┌────────
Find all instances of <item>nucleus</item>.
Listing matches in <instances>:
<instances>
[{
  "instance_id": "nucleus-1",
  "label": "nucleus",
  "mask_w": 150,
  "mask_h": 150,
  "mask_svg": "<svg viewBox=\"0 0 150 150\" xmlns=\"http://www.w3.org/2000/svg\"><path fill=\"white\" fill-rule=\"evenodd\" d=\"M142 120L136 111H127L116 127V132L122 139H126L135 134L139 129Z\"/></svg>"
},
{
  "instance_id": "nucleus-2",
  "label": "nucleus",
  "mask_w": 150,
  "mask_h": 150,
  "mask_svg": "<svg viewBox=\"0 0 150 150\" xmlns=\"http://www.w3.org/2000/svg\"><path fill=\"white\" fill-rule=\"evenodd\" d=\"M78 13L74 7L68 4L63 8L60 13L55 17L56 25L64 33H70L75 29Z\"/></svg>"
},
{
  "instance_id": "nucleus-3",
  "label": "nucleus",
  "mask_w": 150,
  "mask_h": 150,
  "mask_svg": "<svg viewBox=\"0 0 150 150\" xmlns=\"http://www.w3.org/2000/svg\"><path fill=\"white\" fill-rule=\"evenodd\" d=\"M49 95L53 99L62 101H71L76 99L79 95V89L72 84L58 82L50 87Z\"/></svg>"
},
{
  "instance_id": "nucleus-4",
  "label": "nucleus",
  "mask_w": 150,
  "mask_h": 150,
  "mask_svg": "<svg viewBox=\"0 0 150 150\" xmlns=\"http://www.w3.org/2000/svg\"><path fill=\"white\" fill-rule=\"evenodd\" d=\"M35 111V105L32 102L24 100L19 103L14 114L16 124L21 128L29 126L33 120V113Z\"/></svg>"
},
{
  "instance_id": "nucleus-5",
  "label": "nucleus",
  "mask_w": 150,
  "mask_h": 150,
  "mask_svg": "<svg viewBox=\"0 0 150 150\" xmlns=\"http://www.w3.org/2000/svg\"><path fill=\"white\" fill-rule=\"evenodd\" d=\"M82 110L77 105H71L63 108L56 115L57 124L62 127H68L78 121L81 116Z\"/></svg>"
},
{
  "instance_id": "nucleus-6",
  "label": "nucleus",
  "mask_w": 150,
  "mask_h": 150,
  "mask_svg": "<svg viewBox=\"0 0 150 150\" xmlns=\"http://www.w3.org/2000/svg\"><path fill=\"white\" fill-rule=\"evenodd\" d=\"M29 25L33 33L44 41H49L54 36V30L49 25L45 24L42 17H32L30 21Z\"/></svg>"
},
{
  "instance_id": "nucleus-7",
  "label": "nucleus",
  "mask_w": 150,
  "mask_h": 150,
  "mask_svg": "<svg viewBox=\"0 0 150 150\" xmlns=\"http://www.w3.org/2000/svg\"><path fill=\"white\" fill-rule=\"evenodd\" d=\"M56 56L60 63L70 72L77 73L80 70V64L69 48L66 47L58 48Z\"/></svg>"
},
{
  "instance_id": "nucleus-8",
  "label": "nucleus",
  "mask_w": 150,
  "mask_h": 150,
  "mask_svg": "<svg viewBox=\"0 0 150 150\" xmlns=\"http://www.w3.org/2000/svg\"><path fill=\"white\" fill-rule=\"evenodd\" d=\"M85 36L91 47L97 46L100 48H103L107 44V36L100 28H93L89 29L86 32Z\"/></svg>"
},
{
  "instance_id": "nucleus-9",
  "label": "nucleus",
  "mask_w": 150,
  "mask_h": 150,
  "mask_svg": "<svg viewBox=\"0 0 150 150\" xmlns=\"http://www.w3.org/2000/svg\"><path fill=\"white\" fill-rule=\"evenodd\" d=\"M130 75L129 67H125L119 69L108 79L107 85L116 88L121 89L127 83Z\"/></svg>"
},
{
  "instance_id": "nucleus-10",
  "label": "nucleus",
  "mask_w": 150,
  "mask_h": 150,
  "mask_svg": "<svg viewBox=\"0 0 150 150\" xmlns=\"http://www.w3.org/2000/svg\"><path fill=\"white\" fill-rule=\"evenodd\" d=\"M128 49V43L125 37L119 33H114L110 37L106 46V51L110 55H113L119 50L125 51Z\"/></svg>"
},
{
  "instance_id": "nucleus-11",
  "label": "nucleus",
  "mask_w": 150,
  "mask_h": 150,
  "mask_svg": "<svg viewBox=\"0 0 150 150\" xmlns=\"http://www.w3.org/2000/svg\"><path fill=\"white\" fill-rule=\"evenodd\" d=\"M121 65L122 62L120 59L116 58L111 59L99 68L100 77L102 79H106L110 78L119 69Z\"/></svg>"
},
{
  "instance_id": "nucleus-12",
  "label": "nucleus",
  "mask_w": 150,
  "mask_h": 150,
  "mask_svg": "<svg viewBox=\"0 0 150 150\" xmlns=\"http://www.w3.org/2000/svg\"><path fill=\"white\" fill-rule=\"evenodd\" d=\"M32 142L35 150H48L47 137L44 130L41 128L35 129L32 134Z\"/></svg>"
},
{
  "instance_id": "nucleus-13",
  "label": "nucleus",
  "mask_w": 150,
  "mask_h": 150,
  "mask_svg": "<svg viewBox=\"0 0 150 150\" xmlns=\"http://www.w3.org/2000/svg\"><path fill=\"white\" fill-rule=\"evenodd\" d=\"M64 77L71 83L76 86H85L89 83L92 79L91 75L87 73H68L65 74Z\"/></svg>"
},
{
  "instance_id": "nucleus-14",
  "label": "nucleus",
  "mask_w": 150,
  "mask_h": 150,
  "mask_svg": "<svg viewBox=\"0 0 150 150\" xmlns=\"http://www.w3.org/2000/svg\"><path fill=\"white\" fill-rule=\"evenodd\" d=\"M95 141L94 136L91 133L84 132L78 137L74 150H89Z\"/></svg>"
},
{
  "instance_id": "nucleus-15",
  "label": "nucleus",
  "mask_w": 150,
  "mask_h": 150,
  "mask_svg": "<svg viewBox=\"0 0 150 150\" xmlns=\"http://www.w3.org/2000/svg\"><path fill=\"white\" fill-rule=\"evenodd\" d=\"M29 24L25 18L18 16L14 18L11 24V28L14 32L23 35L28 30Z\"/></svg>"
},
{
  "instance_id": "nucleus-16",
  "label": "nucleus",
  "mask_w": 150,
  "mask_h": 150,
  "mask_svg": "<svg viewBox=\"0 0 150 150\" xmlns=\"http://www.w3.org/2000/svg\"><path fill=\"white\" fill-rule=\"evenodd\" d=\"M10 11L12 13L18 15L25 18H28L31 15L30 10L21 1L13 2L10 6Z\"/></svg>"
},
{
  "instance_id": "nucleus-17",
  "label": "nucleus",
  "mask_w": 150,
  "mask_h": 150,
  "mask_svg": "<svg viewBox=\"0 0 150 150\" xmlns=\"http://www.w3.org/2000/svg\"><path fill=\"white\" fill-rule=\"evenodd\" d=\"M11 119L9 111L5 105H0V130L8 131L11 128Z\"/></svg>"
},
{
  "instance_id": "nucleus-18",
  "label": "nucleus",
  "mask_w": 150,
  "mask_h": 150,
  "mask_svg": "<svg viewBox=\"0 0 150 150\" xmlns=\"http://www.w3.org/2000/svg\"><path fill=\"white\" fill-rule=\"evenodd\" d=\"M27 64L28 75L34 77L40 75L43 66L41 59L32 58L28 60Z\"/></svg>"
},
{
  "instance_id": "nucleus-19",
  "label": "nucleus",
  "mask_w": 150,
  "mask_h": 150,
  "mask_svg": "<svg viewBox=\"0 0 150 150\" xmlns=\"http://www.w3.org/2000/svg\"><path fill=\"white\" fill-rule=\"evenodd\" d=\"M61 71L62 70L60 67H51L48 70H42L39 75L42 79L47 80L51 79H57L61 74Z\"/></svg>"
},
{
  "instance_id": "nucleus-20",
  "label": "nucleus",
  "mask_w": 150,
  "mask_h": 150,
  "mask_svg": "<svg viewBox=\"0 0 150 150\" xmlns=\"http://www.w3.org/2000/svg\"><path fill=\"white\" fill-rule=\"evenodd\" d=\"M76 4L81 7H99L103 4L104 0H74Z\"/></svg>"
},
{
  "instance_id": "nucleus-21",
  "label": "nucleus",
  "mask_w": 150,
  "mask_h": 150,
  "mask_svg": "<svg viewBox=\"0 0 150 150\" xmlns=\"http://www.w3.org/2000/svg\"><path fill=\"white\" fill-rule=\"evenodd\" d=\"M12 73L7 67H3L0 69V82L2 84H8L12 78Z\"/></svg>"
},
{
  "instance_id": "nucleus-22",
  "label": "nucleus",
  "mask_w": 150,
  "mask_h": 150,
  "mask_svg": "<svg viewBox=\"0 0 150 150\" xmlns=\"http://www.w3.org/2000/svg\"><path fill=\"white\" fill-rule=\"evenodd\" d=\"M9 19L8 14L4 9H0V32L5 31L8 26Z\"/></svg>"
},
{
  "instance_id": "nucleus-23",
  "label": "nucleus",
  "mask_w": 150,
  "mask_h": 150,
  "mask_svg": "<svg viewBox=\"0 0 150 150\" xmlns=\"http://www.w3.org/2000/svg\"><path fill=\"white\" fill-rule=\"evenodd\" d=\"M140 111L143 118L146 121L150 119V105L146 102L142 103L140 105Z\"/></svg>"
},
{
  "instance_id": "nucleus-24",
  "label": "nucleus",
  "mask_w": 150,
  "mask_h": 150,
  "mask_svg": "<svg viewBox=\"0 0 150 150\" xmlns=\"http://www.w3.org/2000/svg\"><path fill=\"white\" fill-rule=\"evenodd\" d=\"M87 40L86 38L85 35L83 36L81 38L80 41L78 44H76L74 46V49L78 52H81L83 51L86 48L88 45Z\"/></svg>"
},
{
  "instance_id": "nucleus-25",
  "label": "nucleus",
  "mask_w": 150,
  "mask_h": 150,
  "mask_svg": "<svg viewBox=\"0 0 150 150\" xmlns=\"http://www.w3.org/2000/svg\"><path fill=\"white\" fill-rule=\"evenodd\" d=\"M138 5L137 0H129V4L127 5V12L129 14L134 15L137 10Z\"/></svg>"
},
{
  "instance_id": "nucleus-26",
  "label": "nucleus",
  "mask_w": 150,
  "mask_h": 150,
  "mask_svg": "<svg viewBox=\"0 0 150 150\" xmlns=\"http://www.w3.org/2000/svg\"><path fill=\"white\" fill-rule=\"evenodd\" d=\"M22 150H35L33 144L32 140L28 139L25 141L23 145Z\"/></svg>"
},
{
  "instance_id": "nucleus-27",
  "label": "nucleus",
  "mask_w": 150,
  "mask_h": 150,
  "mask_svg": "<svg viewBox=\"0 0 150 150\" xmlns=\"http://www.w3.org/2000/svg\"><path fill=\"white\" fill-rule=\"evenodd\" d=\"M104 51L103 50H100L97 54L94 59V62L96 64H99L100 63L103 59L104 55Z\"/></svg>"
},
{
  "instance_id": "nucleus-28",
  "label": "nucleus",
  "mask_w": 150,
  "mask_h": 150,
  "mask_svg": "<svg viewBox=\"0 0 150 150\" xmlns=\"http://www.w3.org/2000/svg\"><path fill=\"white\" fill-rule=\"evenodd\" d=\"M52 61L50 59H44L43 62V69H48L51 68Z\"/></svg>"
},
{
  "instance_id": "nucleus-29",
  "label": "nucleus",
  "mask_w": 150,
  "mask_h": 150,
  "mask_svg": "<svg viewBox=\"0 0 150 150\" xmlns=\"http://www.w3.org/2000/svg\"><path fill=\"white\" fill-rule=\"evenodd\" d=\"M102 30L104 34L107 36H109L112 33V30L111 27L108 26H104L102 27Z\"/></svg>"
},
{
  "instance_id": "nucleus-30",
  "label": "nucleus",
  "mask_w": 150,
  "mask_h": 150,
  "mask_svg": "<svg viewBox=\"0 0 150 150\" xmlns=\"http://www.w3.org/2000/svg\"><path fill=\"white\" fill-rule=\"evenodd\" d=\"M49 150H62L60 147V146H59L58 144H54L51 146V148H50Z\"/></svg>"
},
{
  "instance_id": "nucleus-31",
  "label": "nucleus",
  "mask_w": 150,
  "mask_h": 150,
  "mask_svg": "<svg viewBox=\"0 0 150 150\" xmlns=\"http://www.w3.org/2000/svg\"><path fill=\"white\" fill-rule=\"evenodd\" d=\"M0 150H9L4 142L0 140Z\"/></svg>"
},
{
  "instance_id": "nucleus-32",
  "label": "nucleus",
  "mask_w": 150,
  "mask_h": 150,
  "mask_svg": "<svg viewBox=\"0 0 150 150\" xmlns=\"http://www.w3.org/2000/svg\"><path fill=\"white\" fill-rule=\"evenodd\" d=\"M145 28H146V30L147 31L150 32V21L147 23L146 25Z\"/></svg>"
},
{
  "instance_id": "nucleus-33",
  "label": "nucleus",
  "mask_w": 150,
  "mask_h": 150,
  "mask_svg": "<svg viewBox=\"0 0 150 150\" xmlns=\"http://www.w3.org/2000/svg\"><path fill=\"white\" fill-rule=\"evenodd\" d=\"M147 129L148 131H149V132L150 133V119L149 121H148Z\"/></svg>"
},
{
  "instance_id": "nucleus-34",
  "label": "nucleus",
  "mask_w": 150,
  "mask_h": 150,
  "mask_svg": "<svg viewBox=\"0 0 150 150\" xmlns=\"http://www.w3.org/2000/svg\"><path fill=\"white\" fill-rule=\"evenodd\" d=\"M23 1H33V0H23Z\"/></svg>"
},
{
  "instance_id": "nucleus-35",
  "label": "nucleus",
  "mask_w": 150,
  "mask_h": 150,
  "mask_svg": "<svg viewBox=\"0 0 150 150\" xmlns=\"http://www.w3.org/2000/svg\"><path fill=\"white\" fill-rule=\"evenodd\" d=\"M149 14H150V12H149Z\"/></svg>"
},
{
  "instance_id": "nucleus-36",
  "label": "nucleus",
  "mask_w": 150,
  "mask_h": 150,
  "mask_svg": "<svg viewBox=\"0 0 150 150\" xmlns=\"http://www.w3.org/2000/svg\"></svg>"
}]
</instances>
└────────
Gather every line above that contains the string "instances", and copy each of those lines in full.

Find all instances of <item>nucleus</item>.
Listing matches in <instances>:
<instances>
</instances>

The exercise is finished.